Why I won’t be coming out any time soon

Sex toy party! Illustration by Bleached Whale

My mom is having a sex toy party.

I knew the moment I read the email that I wanted to go. I poked around the company’s website, relieved to find their store not completely dependent on shitty jelly toys. Then I tweeted. “My mom does not know I review,” I wrote, “so I will have to pretend I know nothing. It may be very difficult, but I still want to go.” I was surprised that this lead to several tweets urging me to tell her.

maybe it would serve as a good opportunity to come out to her?

Tell her. You might be surprised. My mom tests some things for me once in a while 🙂

Maybe the party is the time to tell her you review?

I know these things were all said with the best of intentions, but I don’t think it’s anyone’s place to prod me about “coming out” to anyone. You are not me; you do not know my situation; and most importantly, you don’t know my parents. It’s one thing to say “mom and dad, I’m down with sex toys” (which I will be saying well enough with my presence at the party) — it’s another to say, “mom and dad, I run a public blog where I frequently post personal descriptions of using sex toys and watching porn.”

I know what will happen when I tell my mom: she’ll want to read the blog.

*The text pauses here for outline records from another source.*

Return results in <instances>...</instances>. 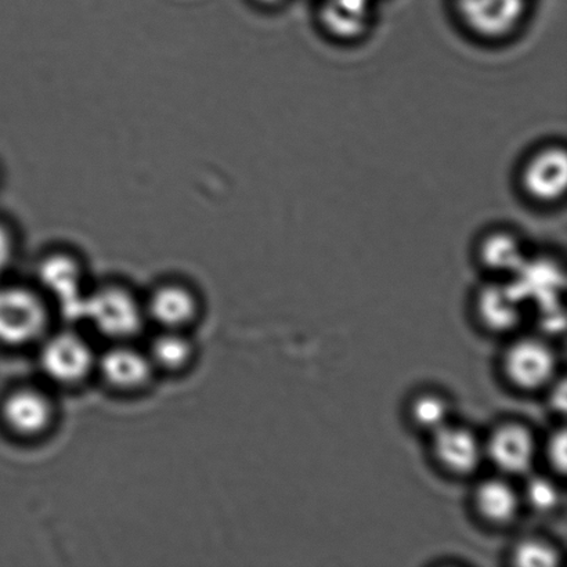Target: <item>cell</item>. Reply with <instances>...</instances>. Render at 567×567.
I'll return each instance as SVG.
<instances>
[{
	"instance_id": "1",
	"label": "cell",
	"mask_w": 567,
	"mask_h": 567,
	"mask_svg": "<svg viewBox=\"0 0 567 567\" xmlns=\"http://www.w3.org/2000/svg\"><path fill=\"white\" fill-rule=\"evenodd\" d=\"M35 276L39 286L59 303L69 319L82 320L87 292L80 255L69 248L49 249L39 258Z\"/></svg>"
},
{
	"instance_id": "2",
	"label": "cell",
	"mask_w": 567,
	"mask_h": 567,
	"mask_svg": "<svg viewBox=\"0 0 567 567\" xmlns=\"http://www.w3.org/2000/svg\"><path fill=\"white\" fill-rule=\"evenodd\" d=\"M144 311L137 299L121 286H105L87 292L82 320L91 322L102 336L127 339L142 330Z\"/></svg>"
},
{
	"instance_id": "3",
	"label": "cell",
	"mask_w": 567,
	"mask_h": 567,
	"mask_svg": "<svg viewBox=\"0 0 567 567\" xmlns=\"http://www.w3.org/2000/svg\"><path fill=\"white\" fill-rule=\"evenodd\" d=\"M47 326L48 310L39 295L24 287H0V343H31Z\"/></svg>"
},
{
	"instance_id": "4",
	"label": "cell",
	"mask_w": 567,
	"mask_h": 567,
	"mask_svg": "<svg viewBox=\"0 0 567 567\" xmlns=\"http://www.w3.org/2000/svg\"><path fill=\"white\" fill-rule=\"evenodd\" d=\"M94 364L96 359L92 348L76 333H58L42 348L41 365L44 374L64 385L85 380Z\"/></svg>"
},
{
	"instance_id": "5",
	"label": "cell",
	"mask_w": 567,
	"mask_h": 567,
	"mask_svg": "<svg viewBox=\"0 0 567 567\" xmlns=\"http://www.w3.org/2000/svg\"><path fill=\"white\" fill-rule=\"evenodd\" d=\"M461 21L477 37L509 35L524 20L526 0H454Z\"/></svg>"
},
{
	"instance_id": "6",
	"label": "cell",
	"mask_w": 567,
	"mask_h": 567,
	"mask_svg": "<svg viewBox=\"0 0 567 567\" xmlns=\"http://www.w3.org/2000/svg\"><path fill=\"white\" fill-rule=\"evenodd\" d=\"M567 179V158L563 147L538 150L522 168L520 182L525 193L537 203H555L564 197Z\"/></svg>"
},
{
	"instance_id": "7",
	"label": "cell",
	"mask_w": 567,
	"mask_h": 567,
	"mask_svg": "<svg viewBox=\"0 0 567 567\" xmlns=\"http://www.w3.org/2000/svg\"><path fill=\"white\" fill-rule=\"evenodd\" d=\"M504 367L515 386L535 391L553 380L557 361L546 343L537 339H522L508 349Z\"/></svg>"
},
{
	"instance_id": "8",
	"label": "cell",
	"mask_w": 567,
	"mask_h": 567,
	"mask_svg": "<svg viewBox=\"0 0 567 567\" xmlns=\"http://www.w3.org/2000/svg\"><path fill=\"white\" fill-rule=\"evenodd\" d=\"M53 404L37 389H19L4 400L2 415L6 425L17 435L32 437L48 430L53 420Z\"/></svg>"
},
{
	"instance_id": "9",
	"label": "cell",
	"mask_w": 567,
	"mask_h": 567,
	"mask_svg": "<svg viewBox=\"0 0 567 567\" xmlns=\"http://www.w3.org/2000/svg\"><path fill=\"white\" fill-rule=\"evenodd\" d=\"M487 452L497 468L507 474H525L535 463V437L524 425H503L493 432Z\"/></svg>"
},
{
	"instance_id": "10",
	"label": "cell",
	"mask_w": 567,
	"mask_h": 567,
	"mask_svg": "<svg viewBox=\"0 0 567 567\" xmlns=\"http://www.w3.org/2000/svg\"><path fill=\"white\" fill-rule=\"evenodd\" d=\"M435 454L444 468L457 475H470L482 461V446L474 432L446 424L433 433Z\"/></svg>"
},
{
	"instance_id": "11",
	"label": "cell",
	"mask_w": 567,
	"mask_h": 567,
	"mask_svg": "<svg viewBox=\"0 0 567 567\" xmlns=\"http://www.w3.org/2000/svg\"><path fill=\"white\" fill-rule=\"evenodd\" d=\"M322 30L338 41H355L372 21V0H322L319 8Z\"/></svg>"
},
{
	"instance_id": "12",
	"label": "cell",
	"mask_w": 567,
	"mask_h": 567,
	"mask_svg": "<svg viewBox=\"0 0 567 567\" xmlns=\"http://www.w3.org/2000/svg\"><path fill=\"white\" fill-rule=\"evenodd\" d=\"M197 298L181 282H165L148 299V316L165 330H181L197 315Z\"/></svg>"
},
{
	"instance_id": "13",
	"label": "cell",
	"mask_w": 567,
	"mask_h": 567,
	"mask_svg": "<svg viewBox=\"0 0 567 567\" xmlns=\"http://www.w3.org/2000/svg\"><path fill=\"white\" fill-rule=\"evenodd\" d=\"M105 382L121 391H136L147 385L154 365L147 354L127 347L107 350L99 361Z\"/></svg>"
},
{
	"instance_id": "14",
	"label": "cell",
	"mask_w": 567,
	"mask_h": 567,
	"mask_svg": "<svg viewBox=\"0 0 567 567\" xmlns=\"http://www.w3.org/2000/svg\"><path fill=\"white\" fill-rule=\"evenodd\" d=\"M520 298L513 286H488L482 289L477 311L485 326L493 331L513 330L520 320Z\"/></svg>"
},
{
	"instance_id": "15",
	"label": "cell",
	"mask_w": 567,
	"mask_h": 567,
	"mask_svg": "<svg viewBox=\"0 0 567 567\" xmlns=\"http://www.w3.org/2000/svg\"><path fill=\"white\" fill-rule=\"evenodd\" d=\"M519 504L518 493L507 482L491 480L476 488V509L492 524L507 525L513 522L519 513Z\"/></svg>"
},
{
	"instance_id": "16",
	"label": "cell",
	"mask_w": 567,
	"mask_h": 567,
	"mask_svg": "<svg viewBox=\"0 0 567 567\" xmlns=\"http://www.w3.org/2000/svg\"><path fill=\"white\" fill-rule=\"evenodd\" d=\"M481 258L488 269L499 271H518L526 262L524 246L509 231L488 235L482 241Z\"/></svg>"
},
{
	"instance_id": "17",
	"label": "cell",
	"mask_w": 567,
	"mask_h": 567,
	"mask_svg": "<svg viewBox=\"0 0 567 567\" xmlns=\"http://www.w3.org/2000/svg\"><path fill=\"white\" fill-rule=\"evenodd\" d=\"M193 347L187 338L175 330H166L154 339L150 348V360L159 369L176 371L192 360Z\"/></svg>"
},
{
	"instance_id": "18",
	"label": "cell",
	"mask_w": 567,
	"mask_h": 567,
	"mask_svg": "<svg viewBox=\"0 0 567 567\" xmlns=\"http://www.w3.org/2000/svg\"><path fill=\"white\" fill-rule=\"evenodd\" d=\"M411 416L416 426L435 433L449 424V405L446 400L437 394H421L411 405Z\"/></svg>"
},
{
	"instance_id": "19",
	"label": "cell",
	"mask_w": 567,
	"mask_h": 567,
	"mask_svg": "<svg viewBox=\"0 0 567 567\" xmlns=\"http://www.w3.org/2000/svg\"><path fill=\"white\" fill-rule=\"evenodd\" d=\"M558 553L540 540L520 543L514 553L515 564L525 567H549L558 564Z\"/></svg>"
},
{
	"instance_id": "20",
	"label": "cell",
	"mask_w": 567,
	"mask_h": 567,
	"mask_svg": "<svg viewBox=\"0 0 567 567\" xmlns=\"http://www.w3.org/2000/svg\"><path fill=\"white\" fill-rule=\"evenodd\" d=\"M19 246L20 236L14 221L0 216V276L13 265Z\"/></svg>"
},
{
	"instance_id": "21",
	"label": "cell",
	"mask_w": 567,
	"mask_h": 567,
	"mask_svg": "<svg viewBox=\"0 0 567 567\" xmlns=\"http://www.w3.org/2000/svg\"><path fill=\"white\" fill-rule=\"evenodd\" d=\"M527 498L536 509L549 511L558 504V491L551 482L538 477L527 487Z\"/></svg>"
},
{
	"instance_id": "22",
	"label": "cell",
	"mask_w": 567,
	"mask_h": 567,
	"mask_svg": "<svg viewBox=\"0 0 567 567\" xmlns=\"http://www.w3.org/2000/svg\"><path fill=\"white\" fill-rule=\"evenodd\" d=\"M549 458H551L555 468L565 470L566 464V436L565 432L555 433L551 443H549Z\"/></svg>"
},
{
	"instance_id": "23",
	"label": "cell",
	"mask_w": 567,
	"mask_h": 567,
	"mask_svg": "<svg viewBox=\"0 0 567 567\" xmlns=\"http://www.w3.org/2000/svg\"><path fill=\"white\" fill-rule=\"evenodd\" d=\"M251 2L260 9L271 10L280 8L281 4L286 3V0H251Z\"/></svg>"
}]
</instances>
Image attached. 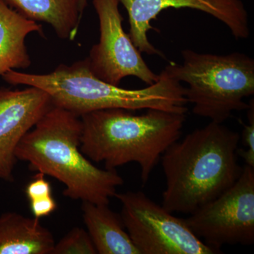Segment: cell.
<instances>
[{"label": "cell", "instance_id": "cell-13", "mask_svg": "<svg viewBox=\"0 0 254 254\" xmlns=\"http://www.w3.org/2000/svg\"><path fill=\"white\" fill-rule=\"evenodd\" d=\"M33 32L44 36L42 25L23 17L0 0V76L31 66L25 41Z\"/></svg>", "mask_w": 254, "mask_h": 254}, {"label": "cell", "instance_id": "cell-1", "mask_svg": "<svg viewBox=\"0 0 254 254\" xmlns=\"http://www.w3.org/2000/svg\"><path fill=\"white\" fill-rule=\"evenodd\" d=\"M240 142V133L210 122L170 145L160 158L164 208L190 215L230 188L243 170L237 162Z\"/></svg>", "mask_w": 254, "mask_h": 254}, {"label": "cell", "instance_id": "cell-17", "mask_svg": "<svg viewBox=\"0 0 254 254\" xmlns=\"http://www.w3.org/2000/svg\"><path fill=\"white\" fill-rule=\"evenodd\" d=\"M26 194L30 201L44 199L52 196L50 183L45 179V175L38 173L26 188Z\"/></svg>", "mask_w": 254, "mask_h": 254}, {"label": "cell", "instance_id": "cell-4", "mask_svg": "<svg viewBox=\"0 0 254 254\" xmlns=\"http://www.w3.org/2000/svg\"><path fill=\"white\" fill-rule=\"evenodd\" d=\"M131 112L113 108L81 115L80 148L107 169L138 164L145 185L165 150L180 139L186 115L154 109L142 115Z\"/></svg>", "mask_w": 254, "mask_h": 254}, {"label": "cell", "instance_id": "cell-11", "mask_svg": "<svg viewBox=\"0 0 254 254\" xmlns=\"http://www.w3.org/2000/svg\"><path fill=\"white\" fill-rule=\"evenodd\" d=\"M55 241L39 219L16 212L0 215V254H52Z\"/></svg>", "mask_w": 254, "mask_h": 254}, {"label": "cell", "instance_id": "cell-5", "mask_svg": "<svg viewBox=\"0 0 254 254\" xmlns=\"http://www.w3.org/2000/svg\"><path fill=\"white\" fill-rule=\"evenodd\" d=\"M181 64L170 63L164 69L188 87L185 95L193 113L223 124L235 111L247 110L246 98L254 94V60L245 53L226 55L182 52Z\"/></svg>", "mask_w": 254, "mask_h": 254}, {"label": "cell", "instance_id": "cell-19", "mask_svg": "<svg viewBox=\"0 0 254 254\" xmlns=\"http://www.w3.org/2000/svg\"><path fill=\"white\" fill-rule=\"evenodd\" d=\"M87 2H88V0H79L80 9H81L82 14L86 8Z\"/></svg>", "mask_w": 254, "mask_h": 254}, {"label": "cell", "instance_id": "cell-12", "mask_svg": "<svg viewBox=\"0 0 254 254\" xmlns=\"http://www.w3.org/2000/svg\"><path fill=\"white\" fill-rule=\"evenodd\" d=\"M83 221L99 254H140L126 231L120 215L109 205L82 203Z\"/></svg>", "mask_w": 254, "mask_h": 254}, {"label": "cell", "instance_id": "cell-16", "mask_svg": "<svg viewBox=\"0 0 254 254\" xmlns=\"http://www.w3.org/2000/svg\"><path fill=\"white\" fill-rule=\"evenodd\" d=\"M248 124L244 125L242 131V144L245 148L237 149V154L243 159L246 165L254 168V100L250 102V107L247 110Z\"/></svg>", "mask_w": 254, "mask_h": 254}, {"label": "cell", "instance_id": "cell-15", "mask_svg": "<svg viewBox=\"0 0 254 254\" xmlns=\"http://www.w3.org/2000/svg\"><path fill=\"white\" fill-rule=\"evenodd\" d=\"M88 231L76 227L55 243L52 254H96Z\"/></svg>", "mask_w": 254, "mask_h": 254}, {"label": "cell", "instance_id": "cell-8", "mask_svg": "<svg viewBox=\"0 0 254 254\" xmlns=\"http://www.w3.org/2000/svg\"><path fill=\"white\" fill-rule=\"evenodd\" d=\"M120 3V0H93L100 36L87 58L90 68L96 77L114 86H120L127 76H135L150 86L158 81L160 75L150 69L124 31Z\"/></svg>", "mask_w": 254, "mask_h": 254}, {"label": "cell", "instance_id": "cell-10", "mask_svg": "<svg viewBox=\"0 0 254 254\" xmlns=\"http://www.w3.org/2000/svg\"><path fill=\"white\" fill-rule=\"evenodd\" d=\"M53 106L50 95L36 87L0 89V180L14 181L18 145Z\"/></svg>", "mask_w": 254, "mask_h": 254}, {"label": "cell", "instance_id": "cell-6", "mask_svg": "<svg viewBox=\"0 0 254 254\" xmlns=\"http://www.w3.org/2000/svg\"><path fill=\"white\" fill-rule=\"evenodd\" d=\"M124 225L140 254H214L220 252L179 218L141 191L117 193Z\"/></svg>", "mask_w": 254, "mask_h": 254}, {"label": "cell", "instance_id": "cell-2", "mask_svg": "<svg viewBox=\"0 0 254 254\" xmlns=\"http://www.w3.org/2000/svg\"><path fill=\"white\" fill-rule=\"evenodd\" d=\"M81 118L53 106L23 137L18 160L64 185L63 194L73 200L109 205L124 184L116 170L100 169L82 153Z\"/></svg>", "mask_w": 254, "mask_h": 254}, {"label": "cell", "instance_id": "cell-9", "mask_svg": "<svg viewBox=\"0 0 254 254\" xmlns=\"http://www.w3.org/2000/svg\"><path fill=\"white\" fill-rule=\"evenodd\" d=\"M128 15L129 36L141 53L164 57L151 44L148 32L154 29L151 21L169 8H190L206 13L218 19L236 39H247L250 35L249 15L242 0H120Z\"/></svg>", "mask_w": 254, "mask_h": 254}, {"label": "cell", "instance_id": "cell-18", "mask_svg": "<svg viewBox=\"0 0 254 254\" xmlns=\"http://www.w3.org/2000/svg\"><path fill=\"white\" fill-rule=\"evenodd\" d=\"M30 207L34 218L40 219L53 213L58 208V205L52 195L44 199L30 201Z\"/></svg>", "mask_w": 254, "mask_h": 254}, {"label": "cell", "instance_id": "cell-3", "mask_svg": "<svg viewBox=\"0 0 254 254\" xmlns=\"http://www.w3.org/2000/svg\"><path fill=\"white\" fill-rule=\"evenodd\" d=\"M159 75L158 81L144 88L125 89L96 77L86 58L71 65L60 64L47 74L10 70L2 78L11 85L43 90L50 95L55 106L79 118L91 112L113 108L130 111L154 109L186 115V88L165 70Z\"/></svg>", "mask_w": 254, "mask_h": 254}, {"label": "cell", "instance_id": "cell-14", "mask_svg": "<svg viewBox=\"0 0 254 254\" xmlns=\"http://www.w3.org/2000/svg\"><path fill=\"white\" fill-rule=\"evenodd\" d=\"M16 12L31 21L46 22L61 39L73 41L82 13L79 0H1Z\"/></svg>", "mask_w": 254, "mask_h": 254}, {"label": "cell", "instance_id": "cell-7", "mask_svg": "<svg viewBox=\"0 0 254 254\" xmlns=\"http://www.w3.org/2000/svg\"><path fill=\"white\" fill-rule=\"evenodd\" d=\"M191 231L220 252L225 245L254 242V168L245 165L236 182L185 219Z\"/></svg>", "mask_w": 254, "mask_h": 254}]
</instances>
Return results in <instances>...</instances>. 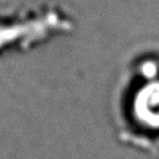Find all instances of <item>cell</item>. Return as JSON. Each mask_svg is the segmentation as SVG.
<instances>
[{
  "label": "cell",
  "mask_w": 159,
  "mask_h": 159,
  "mask_svg": "<svg viewBox=\"0 0 159 159\" xmlns=\"http://www.w3.org/2000/svg\"><path fill=\"white\" fill-rule=\"evenodd\" d=\"M67 28L69 21L53 11L28 17L0 19V53L28 49Z\"/></svg>",
  "instance_id": "6da1fadb"
},
{
  "label": "cell",
  "mask_w": 159,
  "mask_h": 159,
  "mask_svg": "<svg viewBox=\"0 0 159 159\" xmlns=\"http://www.w3.org/2000/svg\"><path fill=\"white\" fill-rule=\"evenodd\" d=\"M129 113L139 129L159 133V78L143 80L135 88L130 98Z\"/></svg>",
  "instance_id": "7a4b0ae2"
},
{
  "label": "cell",
  "mask_w": 159,
  "mask_h": 159,
  "mask_svg": "<svg viewBox=\"0 0 159 159\" xmlns=\"http://www.w3.org/2000/svg\"><path fill=\"white\" fill-rule=\"evenodd\" d=\"M141 75L143 80H151V79L159 78V66L154 61H147L141 65Z\"/></svg>",
  "instance_id": "3957f363"
}]
</instances>
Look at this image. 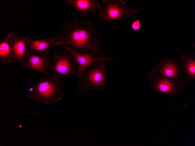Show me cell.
<instances>
[{"label":"cell","mask_w":195,"mask_h":146,"mask_svg":"<svg viewBox=\"0 0 195 146\" xmlns=\"http://www.w3.org/2000/svg\"><path fill=\"white\" fill-rule=\"evenodd\" d=\"M96 29L89 20L82 21L76 19L67 22L54 36L55 42L53 47L63 44L78 53L93 51L107 56L100 48L102 39L96 33Z\"/></svg>","instance_id":"obj_1"},{"label":"cell","mask_w":195,"mask_h":146,"mask_svg":"<svg viewBox=\"0 0 195 146\" xmlns=\"http://www.w3.org/2000/svg\"><path fill=\"white\" fill-rule=\"evenodd\" d=\"M64 76L52 73L41 79L31 88L26 97L46 104L53 105L64 96Z\"/></svg>","instance_id":"obj_2"},{"label":"cell","mask_w":195,"mask_h":146,"mask_svg":"<svg viewBox=\"0 0 195 146\" xmlns=\"http://www.w3.org/2000/svg\"><path fill=\"white\" fill-rule=\"evenodd\" d=\"M107 60L95 62L88 67L79 79L76 94L86 93L89 90L102 91L107 84L108 70L105 66Z\"/></svg>","instance_id":"obj_3"},{"label":"cell","mask_w":195,"mask_h":146,"mask_svg":"<svg viewBox=\"0 0 195 146\" xmlns=\"http://www.w3.org/2000/svg\"><path fill=\"white\" fill-rule=\"evenodd\" d=\"M102 10L98 18L102 20L111 21L123 20L137 14L142 9L134 10L122 0H102Z\"/></svg>","instance_id":"obj_4"},{"label":"cell","mask_w":195,"mask_h":146,"mask_svg":"<svg viewBox=\"0 0 195 146\" xmlns=\"http://www.w3.org/2000/svg\"><path fill=\"white\" fill-rule=\"evenodd\" d=\"M148 74L151 87L155 91L173 96H181L184 91L185 84L181 81L151 72Z\"/></svg>","instance_id":"obj_5"},{"label":"cell","mask_w":195,"mask_h":146,"mask_svg":"<svg viewBox=\"0 0 195 146\" xmlns=\"http://www.w3.org/2000/svg\"><path fill=\"white\" fill-rule=\"evenodd\" d=\"M55 54L49 69L52 73L64 76L71 74L78 78L79 72L76 63L74 58L67 53L54 50Z\"/></svg>","instance_id":"obj_6"},{"label":"cell","mask_w":195,"mask_h":146,"mask_svg":"<svg viewBox=\"0 0 195 146\" xmlns=\"http://www.w3.org/2000/svg\"><path fill=\"white\" fill-rule=\"evenodd\" d=\"M151 73L181 81L185 84L180 72L179 60L167 56L160 59Z\"/></svg>","instance_id":"obj_7"},{"label":"cell","mask_w":195,"mask_h":146,"mask_svg":"<svg viewBox=\"0 0 195 146\" xmlns=\"http://www.w3.org/2000/svg\"><path fill=\"white\" fill-rule=\"evenodd\" d=\"M69 55L72 56L75 60L78 68L79 78L84 71L89 66L96 62L103 60H111L114 58V56L105 57L101 54L99 55L93 51H88L82 53L77 52L67 46L62 44Z\"/></svg>","instance_id":"obj_8"},{"label":"cell","mask_w":195,"mask_h":146,"mask_svg":"<svg viewBox=\"0 0 195 146\" xmlns=\"http://www.w3.org/2000/svg\"><path fill=\"white\" fill-rule=\"evenodd\" d=\"M51 57L47 53H28L22 60L21 64L23 68L36 70L48 75H49L48 69L51 65Z\"/></svg>","instance_id":"obj_9"},{"label":"cell","mask_w":195,"mask_h":146,"mask_svg":"<svg viewBox=\"0 0 195 146\" xmlns=\"http://www.w3.org/2000/svg\"><path fill=\"white\" fill-rule=\"evenodd\" d=\"M8 41L13 54L12 62L21 64L27 54V38L20 36L13 31L8 35Z\"/></svg>","instance_id":"obj_10"},{"label":"cell","mask_w":195,"mask_h":146,"mask_svg":"<svg viewBox=\"0 0 195 146\" xmlns=\"http://www.w3.org/2000/svg\"><path fill=\"white\" fill-rule=\"evenodd\" d=\"M176 50L181 54L179 60L180 72L185 82L189 83L195 81V54L191 52L184 53L180 52L175 47Z\"/></svg>","instance_id":"obj_11"},{"label":"cell","mask_w":195,"mask_h":146,"mask_svg":"<svg viewBox=\"0 0 195 146\" xmlns=\"http://www.w3.org/2000/svg\"><path fill=\"white\" fill-rule=\"evenodd\" d=\"M55 37L42 39H33L27 38V54L32 53L36 54L49 53L50 49L55 42Z\"/></svg>","instance_id":"obj_12"},{"label":"cell","mask_w":195,"mask_h":146,"mask_svg":"<svg viewBox=\"0 0 195 146\" xmlns=\"http://www.w3.org/2000/svg\"><path fill=\"white\" fill-rule=\"evenodd\" d=\"M78 12L81 17L85 16L101 8L100 3L95 0H65Z\"/></svg>","instance_id":"obj_13"},{"label":"cell","mask_w":195,"mask_h":146,"mask_svg":"<svg viewBox=\"0 0 195 146\" xmlns=\"http://www.w3.org/2000/svg\"><path fill=\"white\" fill-rule=\"evenodd\" d=\"M13 54L7 35L0 41V61L4 62H12Z\"/></svg>","instance_id":"obj_14"},{"label":"cell","mask_w":195,"mask_h":146,"mask_svg":"<svg viewBox=\"0 0 195 146\" xmlns=\"http://www.w3.org/2000/svg\"><path fill=\"white\" fill-rule=\"evenodd\" d=\"M131 26L134 30L138 31L140 27L139 20L136 19L134 20L132 23Z\"/></svg>","instance_id":"obj_15"}]
</instances>
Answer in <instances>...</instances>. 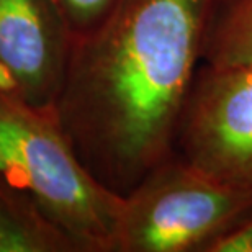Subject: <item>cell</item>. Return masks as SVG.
Here are the masks:
<instances>
[{"label":"cell","instance_id":"1","mask_svg":"<svg viewBox=\"0 0 252 252\" xmlns=\"http://www.w3.org/2000/svg\"><path fill=\"white\" fill-rule=\"evenodd\" d=\"M215 0H125L74 44L54 107L80 160L125 196L175 153Z\"/></svg>","mask_w":252,"mask_h":252},{"label":"cell","instance_id":"2","mask_svg":"<svg viewBox=\"0 0 252 252\" xmlns=\"http://www.w3.org/2000/svg\"><path fill=\"white\" fill-rule=\"evenodd\" d=\"M0 172L32 195L84 252H115L123 196L85 167L54 110L0 94Z\"/></svg>","mask_w":252,"mask_h":252},{"label":"cell","instance_id":"3","mask_svg":"<svg viewBox=\"0 0 252 252\" xmlns=\"http://www.w3.org/2000/svg\"><path fill=\"white\" fill-rule=\"evenodd\" d=\"M251 213L252 191L174 153L123 196L115 252H206Z\"/></svg>","mask_w":252,"mask_h":252},{"label":"cell","instance_id":"4","mask_svg":"<svg viewBox=\"0 0 252 252\" xmlns=\"http://www.w3.org/2000/svg\"><path fill=\"white\" fill-rule=\"evenodd\" d=\"M175 153L211 177L252 191V64L200 65Z\"/></svg>","mask_w":252,"mask_h":252},{"label":"cell","instance_id":"5","mask_svg":"<svg viewBox=\"0 0 252 252\" xmlns=\"http://www.w3.org/2000/svg\"><path fill=\"white\" fill-rule=\"evenodd\" d=\"M72 49L53 0H0V94L54 110Z\"/></svg>","mask_w":252,"mask_h":252},{"label":"cell","instance_id":"6","mask_svg":"<svg viewBox=\"0 0 252 252\" xmlns=\"http://www.w3.org/2000/svg\"><path fill=\"white\" fill-rule=\"evenodd\" d=\"M0 252H84L38 201L0 172Z\"/></svg>","mask_w":252,"mask_h":252},{"label":"cell","instance_id":"7","mask_svg":"<svg viewBox=\"0 0 252 252\" xmlns=\"http://www.w3.org/2000/svg\"><path fill=\"white\" fill-rule=\"evenodd\" d=\"M203 63L216 67L252 64V0H215Z\"/></svg>","mask_w":252,"mask_h":252},{"label":"cell","instance_id":"8","mask_svg":"<svg viewBox=\"0 0 252 252\" xmlns=\"http://www.w3.org/2000/svg\"><path fill=\"white\" fill-rule=\"evenodd\" d=\"M67 25L74 44L95 33L125 0H53Z\"/></svg>","mask_w":252,"mask_h":252},{"label":"cell","instance_id":"9","mask_svg":"<svg viewBox=\"0 0 252 252\" xmlns=\"http://www.w3.org/2000/svg\"><path fill=\"white\" fill-rule=\"evenodd\" d=\"M206 252H252V213L211 243Z\"/></svg>","mask_w":252,"mask_h":252}]
</instances>
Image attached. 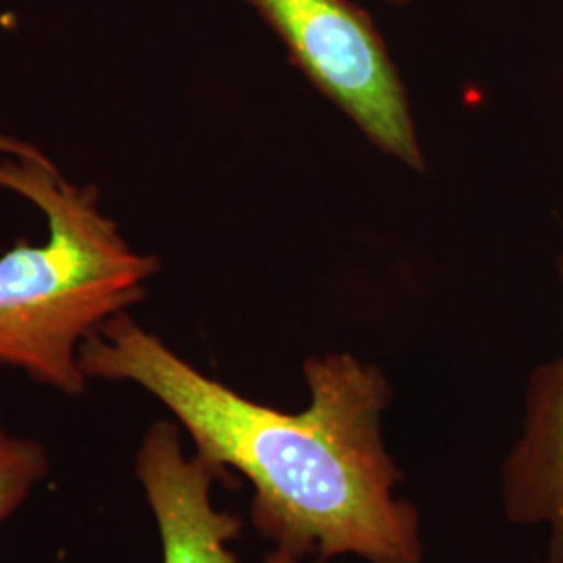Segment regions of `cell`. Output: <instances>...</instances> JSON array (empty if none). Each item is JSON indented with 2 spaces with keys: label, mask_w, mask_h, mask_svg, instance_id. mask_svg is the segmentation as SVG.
I'll return each mask as SVG.
<instances>
[{
  "label": "cell",
  "mask_w": 563,
  "mask_h": 563,
  "mask_svg": "<svg viewBox=\"0 0 563 563\" xmlns=\"http://www.w3.org/2000/svg\"><path fill=\"white\" fill-rule=\"evenodd\" d=\"M88 378L141 386L186 430L201 460L253 488L251 523L295 558L423 563L422 516L383 439L393 386L351 353L309 357V407L280 411L205 376L128 313L80 346Z\"/></svg>",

She will pester me for the URL. Who knows — she might even go searching for it. And the knowledge of her reading this could really, really damage my desire to keep writing, and my love for this blog. I’m just not comfortable with her reading it (and no, telling her that would not be enough to keep her from snooping).

And I’m especially not comfortable with my dad knowing. My dad will start worrying about me. Worrying that I could amass creepy fans, be harassed. I don’t want him to worry or feel weird.

The way I see it, this sex toy party is not an opportunity for me to “come out.” It’s just an opportunity to feel a little better about eventually, eventually telling my parents, and that’s really good enough for me.

I envy those of you who are “out” to your moms/parents/families. I think it’s awesome, and I would love to one day be completely open with my parents about my blogging. But it’s not the right choice for me right now. I will know when it is.

In the meantime, I’ll be attending this party, biting my tongue, laughing on the inside, and fiddling with the toys with a fake sense of wonderment.